Rear-View Camera Install

Rear-View Camera Install

Installing a rear-view backup monitor

Have you ever tried to hook up to a trailer without someone spotting for you? If you avoided scratching your paint or dinging the hitch, consider yourself a talented estimator of distance. For the rest of us, though, a rear-view camera can make this task and others much easier.


In recent years, proximity sensors that beep when you back up too close to an obstacle have become a popular factory option on SUVs and other large vehicles. Problem is, the device doesn't tell you what's back there, and only some indicate just how close you are to hitting something or, even worse, someone. A rear-view camera is actually a better alternative. Not only does it let you see what might be blocking your rearward path, but also can serve as a security measure for spotting intruders lurking behind your vehicle and a safety measure to help avoid hitting a child or animal.

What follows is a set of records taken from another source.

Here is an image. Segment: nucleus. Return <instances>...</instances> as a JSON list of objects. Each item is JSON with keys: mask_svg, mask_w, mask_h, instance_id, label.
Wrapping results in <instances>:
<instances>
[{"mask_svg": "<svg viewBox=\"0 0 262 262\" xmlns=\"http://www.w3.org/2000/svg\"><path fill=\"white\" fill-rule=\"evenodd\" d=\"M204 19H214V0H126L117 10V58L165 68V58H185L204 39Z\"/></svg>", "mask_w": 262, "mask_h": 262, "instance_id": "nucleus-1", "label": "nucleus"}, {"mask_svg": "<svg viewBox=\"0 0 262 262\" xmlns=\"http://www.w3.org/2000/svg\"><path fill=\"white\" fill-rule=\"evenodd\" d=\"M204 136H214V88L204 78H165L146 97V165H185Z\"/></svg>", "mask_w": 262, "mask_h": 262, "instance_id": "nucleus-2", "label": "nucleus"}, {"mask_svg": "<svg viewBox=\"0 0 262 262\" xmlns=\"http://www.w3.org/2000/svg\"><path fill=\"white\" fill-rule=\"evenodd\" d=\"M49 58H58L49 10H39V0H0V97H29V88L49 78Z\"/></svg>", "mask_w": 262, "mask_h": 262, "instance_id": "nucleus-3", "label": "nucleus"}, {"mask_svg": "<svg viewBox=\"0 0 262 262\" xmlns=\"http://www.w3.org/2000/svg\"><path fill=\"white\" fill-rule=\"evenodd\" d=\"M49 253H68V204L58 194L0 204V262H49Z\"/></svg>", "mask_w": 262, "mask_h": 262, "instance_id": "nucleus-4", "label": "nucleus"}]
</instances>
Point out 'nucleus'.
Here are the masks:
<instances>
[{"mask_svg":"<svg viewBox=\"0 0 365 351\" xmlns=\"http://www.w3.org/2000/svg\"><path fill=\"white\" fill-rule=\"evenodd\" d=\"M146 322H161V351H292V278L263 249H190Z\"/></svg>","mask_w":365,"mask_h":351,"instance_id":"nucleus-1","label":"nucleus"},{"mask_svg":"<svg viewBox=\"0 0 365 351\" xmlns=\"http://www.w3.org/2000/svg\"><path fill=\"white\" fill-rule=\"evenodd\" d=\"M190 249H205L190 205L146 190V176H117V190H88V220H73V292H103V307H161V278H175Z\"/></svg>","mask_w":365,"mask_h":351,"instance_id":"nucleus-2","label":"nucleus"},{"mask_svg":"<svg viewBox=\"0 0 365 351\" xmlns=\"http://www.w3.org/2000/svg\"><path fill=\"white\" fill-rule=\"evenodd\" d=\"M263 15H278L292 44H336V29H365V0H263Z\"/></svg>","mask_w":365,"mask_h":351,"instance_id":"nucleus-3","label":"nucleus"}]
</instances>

In some cases the rear-view camera is mounted at the top edge of the roof, so it has a bird's eye view of any objects behind the rear bumper. On this particular vehicle, though, the owner didn't want to drill into the sheetmetal, so we opted for putting Hind Sight color CCD bullet-type camera in the plastic bumper cover. Actually, you can install the camera in just about any location you wish, and use the angled controller rings to aim it in the desired direction. (In fact, we once saw an owner of a sport compact who had eight-yes, eight-cameras installed at various locations, with a spit-screen setup on a large monitor.

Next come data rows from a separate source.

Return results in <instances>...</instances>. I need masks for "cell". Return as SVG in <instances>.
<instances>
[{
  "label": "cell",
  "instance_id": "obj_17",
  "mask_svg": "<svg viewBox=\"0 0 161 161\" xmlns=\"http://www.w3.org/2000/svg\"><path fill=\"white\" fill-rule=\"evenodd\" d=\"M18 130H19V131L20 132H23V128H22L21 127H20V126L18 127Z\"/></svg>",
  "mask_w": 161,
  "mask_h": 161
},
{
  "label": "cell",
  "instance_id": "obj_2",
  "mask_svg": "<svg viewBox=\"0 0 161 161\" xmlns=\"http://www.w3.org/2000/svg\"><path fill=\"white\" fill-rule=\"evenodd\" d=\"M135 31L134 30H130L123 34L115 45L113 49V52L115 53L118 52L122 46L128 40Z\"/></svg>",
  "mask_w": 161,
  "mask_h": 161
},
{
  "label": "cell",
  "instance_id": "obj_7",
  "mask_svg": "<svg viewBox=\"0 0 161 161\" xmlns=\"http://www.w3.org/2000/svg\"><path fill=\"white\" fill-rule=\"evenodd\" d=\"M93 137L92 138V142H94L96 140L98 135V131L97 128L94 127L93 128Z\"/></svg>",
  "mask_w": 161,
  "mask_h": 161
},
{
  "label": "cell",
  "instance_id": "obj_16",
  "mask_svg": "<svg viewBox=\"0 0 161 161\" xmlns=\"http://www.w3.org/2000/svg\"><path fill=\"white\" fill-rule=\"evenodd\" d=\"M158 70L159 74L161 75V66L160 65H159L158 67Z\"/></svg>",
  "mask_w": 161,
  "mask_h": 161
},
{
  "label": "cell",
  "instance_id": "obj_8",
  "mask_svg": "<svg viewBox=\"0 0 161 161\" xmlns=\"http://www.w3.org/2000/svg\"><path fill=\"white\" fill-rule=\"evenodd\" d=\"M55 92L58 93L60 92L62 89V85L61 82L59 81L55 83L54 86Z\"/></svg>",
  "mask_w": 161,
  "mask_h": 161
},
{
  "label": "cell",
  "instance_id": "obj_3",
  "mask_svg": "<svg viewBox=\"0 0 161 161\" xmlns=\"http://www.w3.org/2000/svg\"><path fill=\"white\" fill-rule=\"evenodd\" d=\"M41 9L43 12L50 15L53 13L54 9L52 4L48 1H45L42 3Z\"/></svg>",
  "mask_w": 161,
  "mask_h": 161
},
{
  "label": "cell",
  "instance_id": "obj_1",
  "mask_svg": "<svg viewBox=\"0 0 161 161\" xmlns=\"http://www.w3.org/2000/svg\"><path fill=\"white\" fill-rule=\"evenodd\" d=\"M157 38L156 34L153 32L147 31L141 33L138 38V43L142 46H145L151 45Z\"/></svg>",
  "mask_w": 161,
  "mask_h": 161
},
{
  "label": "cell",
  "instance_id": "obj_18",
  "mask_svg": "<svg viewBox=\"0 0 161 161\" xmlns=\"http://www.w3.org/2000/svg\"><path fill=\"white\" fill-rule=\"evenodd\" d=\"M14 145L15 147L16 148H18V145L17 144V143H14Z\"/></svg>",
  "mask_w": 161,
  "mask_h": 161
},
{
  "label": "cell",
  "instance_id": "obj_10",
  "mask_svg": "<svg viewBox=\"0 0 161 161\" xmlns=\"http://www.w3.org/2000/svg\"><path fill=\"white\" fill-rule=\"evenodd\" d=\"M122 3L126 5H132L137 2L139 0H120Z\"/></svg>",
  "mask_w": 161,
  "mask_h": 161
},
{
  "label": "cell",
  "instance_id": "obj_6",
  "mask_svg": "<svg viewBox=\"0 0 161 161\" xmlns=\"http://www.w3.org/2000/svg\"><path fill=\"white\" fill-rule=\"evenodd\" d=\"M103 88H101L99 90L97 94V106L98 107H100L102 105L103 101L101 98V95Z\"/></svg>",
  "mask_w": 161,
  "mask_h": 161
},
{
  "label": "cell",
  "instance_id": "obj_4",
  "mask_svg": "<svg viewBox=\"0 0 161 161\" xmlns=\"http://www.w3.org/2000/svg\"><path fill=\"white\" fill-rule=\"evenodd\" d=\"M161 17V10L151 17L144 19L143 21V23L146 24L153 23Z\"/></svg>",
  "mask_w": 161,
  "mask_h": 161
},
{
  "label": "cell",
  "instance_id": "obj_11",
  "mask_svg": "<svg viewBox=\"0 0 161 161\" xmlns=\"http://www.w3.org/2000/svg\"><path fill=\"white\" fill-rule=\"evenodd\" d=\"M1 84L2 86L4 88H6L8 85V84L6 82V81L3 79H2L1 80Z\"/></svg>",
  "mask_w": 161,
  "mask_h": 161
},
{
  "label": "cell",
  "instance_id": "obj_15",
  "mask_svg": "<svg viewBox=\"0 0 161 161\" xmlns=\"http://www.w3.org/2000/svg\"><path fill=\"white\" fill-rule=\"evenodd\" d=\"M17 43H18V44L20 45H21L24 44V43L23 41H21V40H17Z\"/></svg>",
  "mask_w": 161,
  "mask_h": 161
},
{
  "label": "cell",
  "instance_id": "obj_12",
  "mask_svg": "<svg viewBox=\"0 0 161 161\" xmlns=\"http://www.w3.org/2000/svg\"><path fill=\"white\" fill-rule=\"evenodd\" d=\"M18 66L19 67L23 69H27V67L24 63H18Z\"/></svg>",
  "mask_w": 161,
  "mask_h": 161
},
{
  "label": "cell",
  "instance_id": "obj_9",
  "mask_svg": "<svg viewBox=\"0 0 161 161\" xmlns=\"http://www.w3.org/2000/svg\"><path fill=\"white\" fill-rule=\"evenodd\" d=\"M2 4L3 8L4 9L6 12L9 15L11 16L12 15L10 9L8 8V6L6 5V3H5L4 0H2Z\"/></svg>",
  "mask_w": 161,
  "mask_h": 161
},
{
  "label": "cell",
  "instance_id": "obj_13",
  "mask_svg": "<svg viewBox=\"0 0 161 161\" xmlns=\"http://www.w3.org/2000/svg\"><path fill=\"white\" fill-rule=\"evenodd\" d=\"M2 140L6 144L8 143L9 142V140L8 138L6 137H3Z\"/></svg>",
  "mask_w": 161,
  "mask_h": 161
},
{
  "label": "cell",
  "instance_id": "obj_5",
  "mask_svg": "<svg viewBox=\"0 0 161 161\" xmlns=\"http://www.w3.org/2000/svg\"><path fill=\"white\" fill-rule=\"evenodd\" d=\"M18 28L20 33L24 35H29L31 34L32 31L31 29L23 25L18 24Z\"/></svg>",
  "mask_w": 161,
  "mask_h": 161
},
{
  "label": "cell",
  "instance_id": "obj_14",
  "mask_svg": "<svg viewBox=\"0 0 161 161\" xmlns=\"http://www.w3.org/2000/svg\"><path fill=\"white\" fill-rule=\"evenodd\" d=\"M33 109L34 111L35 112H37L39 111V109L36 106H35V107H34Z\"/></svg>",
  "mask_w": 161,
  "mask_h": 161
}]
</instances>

You probably don't need anything that elaborate (or voyeuristic) on your truck or SUV, however. The housing for the 3.5-inch screen included with Vizualogic's Hind Sight Backup Monitor System fits right over the support for the rear-view mirror within easy sight of the driver without impeding forward visibility. We should note that the monitor required a bit of adjustment when fitting it into the plastic housing. You may need to elongate or widen the screw holes with a drill bit or reamer, but not so much that they are bigger than the washers for screws.

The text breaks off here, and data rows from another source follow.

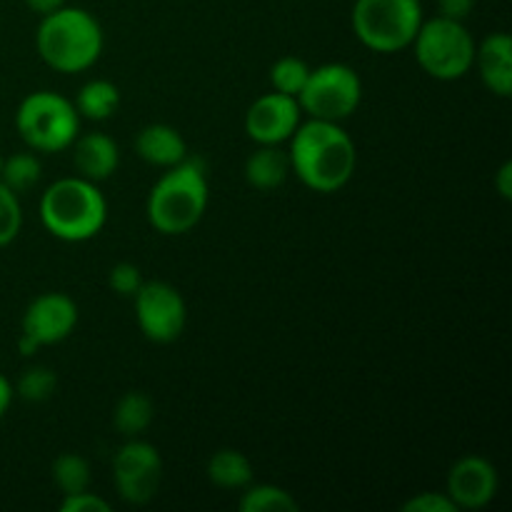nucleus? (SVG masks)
I'll list each match as a JSON object with an SVG mask.
<instances>
[{
	"instance_id": "f257e3e1",
	"label": "nucleus",
	"mask_w": 512,
	"mask_h": 512,
	"mask_svg": "<svg viewBox=\"0 0 512 512\" xmlns=\"http://www.w3.org/2000/svg\"><path fill=\"white\" fill-rule=\"evenodd\" d=\"M288 143L290 173L313 193H338L353 180L358 150L340 123L310 118L298 125Z\"/></svg>"
},
{
	"instance_id": "f03ea898",
	"label": "nucleus",
	"mask_w": 512,
	"mask_h": 512,
	"mask_svg": "<svg viewBox=\"0 0 512 512\" xmlns=\"http://www.w3.org/2000/svg\"><path fill=\"white\" fill-rule=\"evenodd\" d=\"M35 48L43 63L58 73H85L103 55L105 35L98 18L78 5H63L40 15Z\"/></svg>"
},
{
	"instance_id": "7ed1b4c3",
	"label": "nucleus",
	"mask_w": 512,
	"mask_h": 512,
	"mask_svg": "<svg viewBox=\"0 0 512 512\" xmlns=\"http://www.w3.org/2000/svg\"><path fill=\"white\" fill-rule=\"evenodd\" d=\"M40 223L63 243L93 240L108 223V200L98 183L80 175L55 180L40 195Z\"/></svg>"
},
{
	"instance_id": "20e7f679",
	"label": "nucleus",
	"mask_w": 512,
	"mask_h": 512,
	"mask_svg": "<svg viewBox=\"0 0 512 512\" xmlns=\"http://www.w3.org/2000/svg\"><path fill=\"white\" fill-rule=\"evenodd\" d=\"M208 203L210 188L203 163L185 158L183 163L165 168L150 190L145 213L160 235H183L203 220Z\"/></svg>"
},
{
	"instance_id": "39448f33",
	"label": "nucleus",
	"mask_w": 512,
	"mask_h": 512,
	"mask_svg": "<svg viewBox=\"0 0 512 512\" xmlns=\"http://www.w3.org/2000/svg\"><path fill=\"white\" fill-rule=\"evenodd\" d=\"M73 100L55 90H35L15 110V130L33 153H63L80 135Z\"/></svg>"
},
{
	"instance_id": "423d86ee",
	"label": "nucleus",
	"mask_w": 512,
	"mask_h": 512,
	"mask_svg": "<svg viewBox=\"0 0 512 512\" xmlns=\"http://www.w3.org/2000/svg\"><path fill=\"white\" fill-rule=\"evenodd\" d=\"M353 33L373 53H400L410 48L423 25L420 0H355Z\"/></svg>"
},
{
	"instance_id": "0eeeda50",
	"label": "nucleus",
	"mask_w": 512,
	"mask_h": 512,
	"mask_svg": "<svg viewBox=\"0 0 512 512\" xmlns=\"http://www.w3.org/2000/svg\"><path fill=\"white\" fill-rule=\"evenodd\" d=\"M475 45L478 43L463 20L435 15L433 20H423L410 48L430 78L450 83L465 78L473 70Z\"/></svg>"
},
{
	"instance_id": "6e6552de",
	"label": "nucleus",
	"mask_w": 512,
	"mask_h": 512,
	"mask_svg": "<svg viewBox=\"0 0 512 512\" xmlns=\"http://www.w3.org/2000/svg\"><path fill=\"white\" fill-rule=\"evenodd\" d=\"M363 100L360 75L345 63H325L310 68L308 83L300 90L298 103L303 113L318 120L343 123L358 110Z\"/></svg>"
},
{
	"instance_id": "1a4fd4ad",
	"label": "nucleus",
	"mask_w": 512,
	"mask_h": 512,
	"mask_svg": "<svg viewBox=\"0 0 512 512\" xmlns=\"http://www.w3.org/2000/svg\"><path fill=\"white\" fill-rule=\"evenodd\" d=\"M78 303L68 293H40L28 303L20 323L18 350L30 358L45 345H58L70 338L78 325Z\"/></svg>"
},
{
	"instance_id": "9d476101",
	"label": "nucleus",
	"mask_w": 512,
	"mask_h": 512,
	"mask_svg": "<svg viewBox=\"0 0 512 512\" xmlns=\"http://www.w3.org/2000/svg\"><path fill=\"white\" fill-rule=\"evenodd\" d=\"M133 308L140 333L150 343H175L188 325V305L183 295L165 280H145L133 295Z\"/></svg>"
},
{
	"instance_id": "9b49d317",
	"label": "nucleus",
	"mask_w": 512,
	"mask_h": 512,
	"mask_svg": "<svg viewBox=\"0 0 512 512\" xmlns=\"http://www.w3.org/2000/svg\"><path fill=\"white\" fill-rule=\"evenodd\" d=\"M163 458L158 448L140 438H128L113 458V483L128 505H145L158 495Z\"/></svg>"
},
{
	"instance_id": "f8f14e48",
	"label": "nucleus",
	"mask_w": 512,
	"mask_h": 512,
	"mask_svg": "<svg viewBox=\"0 0 512 512\" xmlns=\"http://www.w3.org/2000/svg\"><path fill=\"white\" fill-rule=\"evenodd\" d=\"M303 123L298 98L283 93H265L245 113V133L258 145L288 143L290 135Z\"/></svg>"
},
{
	"instance_id": "ddd939ff",
	"label": "nucleus",
	"mask_w": 512,
	"mask_h": 512,
	"mask_svg": "<svg viewBox=\"0 0 512 512\" xmlns=\"http://www.w3.org/2000/svg\"><path fill=\"white\" fill-rule=\"evenodd\" d=\"M498 468L483 455H465L450 468L445 493L458 510H483L498 495Z\"/></svg>"
},
{
	"instance_id": "4468645a",
	"label": "nucleus",
	"mask_w": 512,
	"mask_h": 512,
	"mask_svg": "<svg viewBox=\"0 0 512 512\" xmlns=\"http://www.w3.org/2000/svg\"><path fill=\"white\" fill-rule=\"evenodd\" d=\"M475 68L485 88L498 98L512 93V38L508 33H490L475 45Z\"/></svg>"
},
{
	"instance_id": "2eb2a0df",
	"label": "nucleus",
	"mask_w": 512,
	"mask_h": 512,
	"mask_svg": "<svg viewBox=\"0 0 512 512\" xmlns=\"http://www.w3.org/2000/svg\"><path fill=\"white\" fill-rule=\"evenodd\" d=\"M70 148L78 175L93 183L108 180L120 165V148L108 133H80Z\"/></svg>"
},
{
	"instance_id": "dca6fc26",
	"label": "nucleus",
	"mask_w": 512,
	"mask_h": 512,
	"mask_svg": "<svg viewBox=\"0 0 512 512\" xmlns=\"http://www.w3.org/2000/svg\"><path fill=\"white\" fill-rule=\"evenodd\" d=\"M135 153L140 160L155 168H173L188 158V143L173 125H145L135 138Z\"/></svg>"
},
{
	"instance_id": "f3484780",
	"label": "nucleus",
	"mask_w": 512,
	"mask_h": 512,
	"mask_svg": "<svg viewBox=\"0 0 512 512\" xmlns=\"http://www.w3.org/2000/svg\"><path fill=\"white\" fill-rule=\"evenodd\" d=\"M290 158L280 145H258L253 155L245 160V180L255 190H275L288 180Z\"/></svg>"
},
{
	"instance_id": "a211bd4d",
	"label": "nucleus",
	"mask_w": 512,
	"mask_h": 512,
	"mask_svg": "<svg viewBox=\"0 0 512 512\" xmlns=\"http://www.w3.org/2000/svg\"><path fill=\"white\" fill-rule=\"evenodd\" d=\"M75 110L80 118L93 120V123H103V120L113 118L120 108V90L118 85L110 83L105 78H93L78 90L73 100Z\"/></svg>"
},
{
	"instance_id": "6ab92c4d",
	"label": "nucleus",
	"mask_w": 512,
	"mask_h": 512,
	"mask_svg": "<svg viewBox=\"0 0 512 512\" xmlns=\"http://www.w3.org/2000/svg\"><path fill=\"white\" fill-rule=\"evenodd\" d=\"M153 420H155L153 400H150L145 393H140V390H130V393H125L123 398L115 403L113 425L125 440L140 438V435L153 425Z\"/></svg>"
},
{
	"instance_id": "aec40b11",
	"label": "nucleus",
	"mask_w": 512,
	"mask_h": 512,
	"mask_svg": "<svg viewBox=\"0 0 512 512\" xmlns=\"http://www.w3.org/2000/svg\"><path fill=\"white\" fill-rule=\"evenodd\" d=\"M208 480L223 490H243L253 483V463L240 450L223 448L208 460Z\"/></svg>"
},
{
	"instance_id": "412c9836",
	"label": "nucleus",
	"mask_w": 512,
	"mask_h": 512,
	"mask_svg": "<svg viewBox=\"0 0 512 512\" xmlns=\"http://www.w3.org/2000/svg\"><path fill=\"white\" fill-rule=\"evenodd\" d=\"M240 512H298L300 503L280 485L250 483L238 500Z\"/></svg>"
},
{
	"instance_id": "4be33fe9",
	"label": "nucleus",
	"mask_w": 512,
	"mask_h": 512,
	"mask_svg": "<svg viewBox=\"0 0 512 512\" xmlns=\"http://www.w3.org/2000/svg\"><path fill=\"white\" fill-rule=\"evenodd\" d=\"M43 178V165L40 158L28 150V153H13L10 158H3L0 165V183L8 185L13 193H25V190L35 188Z\"/></svg>"
},
{
	"instance_id": "5701e85b",
	"label": "nucleus",
	"mask_w": 512,
	"mask_h": 512,
	"mask_svg": "<svg viewBox=\"0 0 512 512\" xmlns=\"http://www.w3.org/2000/svg\"><path fill=\"white\" fill-rule=\"evenodd\" d=\"M53 473L55 485L63 495H73L80 493V490H88L90 488V463L78 453H60L58 458L53 460Z\"/></svg>"
},
{
	"instance_id": "b1692460",
	"label": "nucleus",
	"mask_w": 512,
	"mask_h": 512,
	"mask_svg": "<svg viewBox=\"0 0 512 512\" xmlns=\"http://www.w3.org/2000/svg\"><path fill=\"white\" fill-rule=\"evenodd\" d=\"M308 75L310 65L305 63L303 58H298V55H283V58L275 60L273 68H270V83H273L275 93L298 98L300 90L308 83Z\"/></svg>"
},
{
	"instance_id": "393cba45",
	"label": "nucleus",
	"mask_w": 512,
	"mask_h": 512,
	"mask_svg": "<svg viewBox=\"0 0 512 512\" xmlns=\"http://www.w3.org/2000/svg\"><path fill=\"white\" fill-rule=\"evenodd\" d=\"M13 388L15 395H20L28 403H45L48 398H53L55 388H58V378H55V373L50 368L35 365V368H28L20 375Z\"/></svg>"
},
{
	"instance_id": "a878e982",
	"label": "nucleus",
	"mask_w": 512,
	"mask_h": 512,
	"mask_svg": "<svg viewBox=\"0 0 512 512\" xmlns=\"http://www.w3.org/2000/svg\"><path fill=\"white\" fill-rule=\"evenodd\" d=\"M23 228V205L20 195L0 183V248L13 243Z\"/></svg>"
},
{
	"instance_id": "bb28decb",
	"label": "nucleus",
	"mask_w": 512,
	"mask_h": 512,
	"mask_svg": "<svg viewBox=\"0 0 512 512\" xmlns=\"http://www.w3.org/2000/svg\"><path fill=\"white\" fill-rule=\"evenodd\" d=\"M143 283V273H140L138 265L133 263H118L113 265L108 273V285L113 288V293L120 295V298H133Z\"/></svg>"
},
{
	"instance_id": "cd10ccee",
	"label": "nucleus",
	"mask_w": 512,
	"mask_h": 512,
	"mask_svg": "<svg viewBox=\"0 0 512 512\" xmlns=\"http://www.w3.org/2000/svg\"><path fill=\"white\" fill-rule=\"evenodd\" d=\"M403 512H458L448 493H418L405 500Z\"/></svg>"
},
{
	"instance_id": "c85d7f7f",
	"label": "nucleus",
	"mask_w": 512,
	"mask_h": 512,
	"mask_svg": "<svg viewBox=\"0 0 512 512\" xmlns=\"http://www.w3.org/2000/svg\"><path fill=\"white\" fill-rule=\"evenodd\" d=\"M60 512H110V503L100 498V495L90 493L88 488L73 495H63Z\"/></svg>"
},
{
	"instance_id": "c756f323",
	"label": "nucleus",
	"mask_w": 512,
	"mask_h": 512,
	"mask_svg": "<svg viewBox=\"0 0 512 512\" xmlns=\"http://www.w3.org/2000/svg\"><path fill=\"white\" fill-rule=\"evenodd\" d=\"M475 8V0H438V15H443V18H450V20H463L468 18L470 13H473Z\"/></svg>"
},
{
	"instance_id": "7c9ffc66",
	"label": "nucleus",
	"mask_w": 512,
	"mask_h": 512,
	"mask_svg": "<svg viewBox=\"0 0 512 512\" xmlns=\"http://www.w3.org/2000/svg\"><path fill=\"white\" fill-rule=\"evenodd\" d=\"M495 188H498L500 198L512 200V163L510 160H505V163L500 165L498 175H495Z\"/></svg>"
},
{
	"instance_id": "2f4dec72",
	"label": "nucleus",
	"mask_w": 512,
	"mask_h": 512,
	"mask_svg": "<svg viewBox=\"0 0 512 512\" xmlns=\"http://www.w3.org/2000/svg\"><path fill=\"white\" fill-rule=\"evenodd\" d=\"M13 398H15L13 383L0 373V420L5 418V413H8L10 405H13Z\"/></svg>"
},
{
	"instance_id": "473e14b6",
	"label": "nucleus",
	"mask_w": 512,
	"mask_h": 512,
	"mask_svg": "<svg viewBox=\"0 0 512 512\" xmlns=\"http://www.w3.org/2000/svg\"><path fill=\"white\" fill-rule=\"evenodd\" d=\"M25 5H28V8L33 10V13L48 15V13H53V10L63 8L65 0H25Z\"/></svg>"
},
{
	"instance_id": "72a5a7b5",
	"label": "nucleus",
	"mask_w": 512,
	"mask_h": 512,
	"mask_svg": "<svg viewBox=\"0 0 512 512\" xmlns=\"http://www.w3.org/2000/svg\"><path fill=\"white\" fill-rule=\"evenodd\" d=\"M0 165H3V155H0Z\"/></svg>"
}]
</instances>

Normally the camera comes on when the gearshift lever is in reverse (by linking the system to the wiring backup lights), but the vehicle's owner requested a manual override switch as well (not a bad idea for the security aspect already mentioned). That step required drilling a hole in the dash for the switch (not included, but readily available at most electronics supply stores). We also had to install a diode in the wiring harness to prevent the manual switch from activating the circuit for the backup lights. The diode is a small, in-line electrical component that acts like a check valve for current, keeping it from flowing in more than one direction.

The professional installer also recommended zip-tying the conduit about every six inches so it stays secure, and also scraping paint off the metal where the system is grounded. Once it's properly installed and you're able to spot things behind you, you'll probably wonder how you ever survived without it.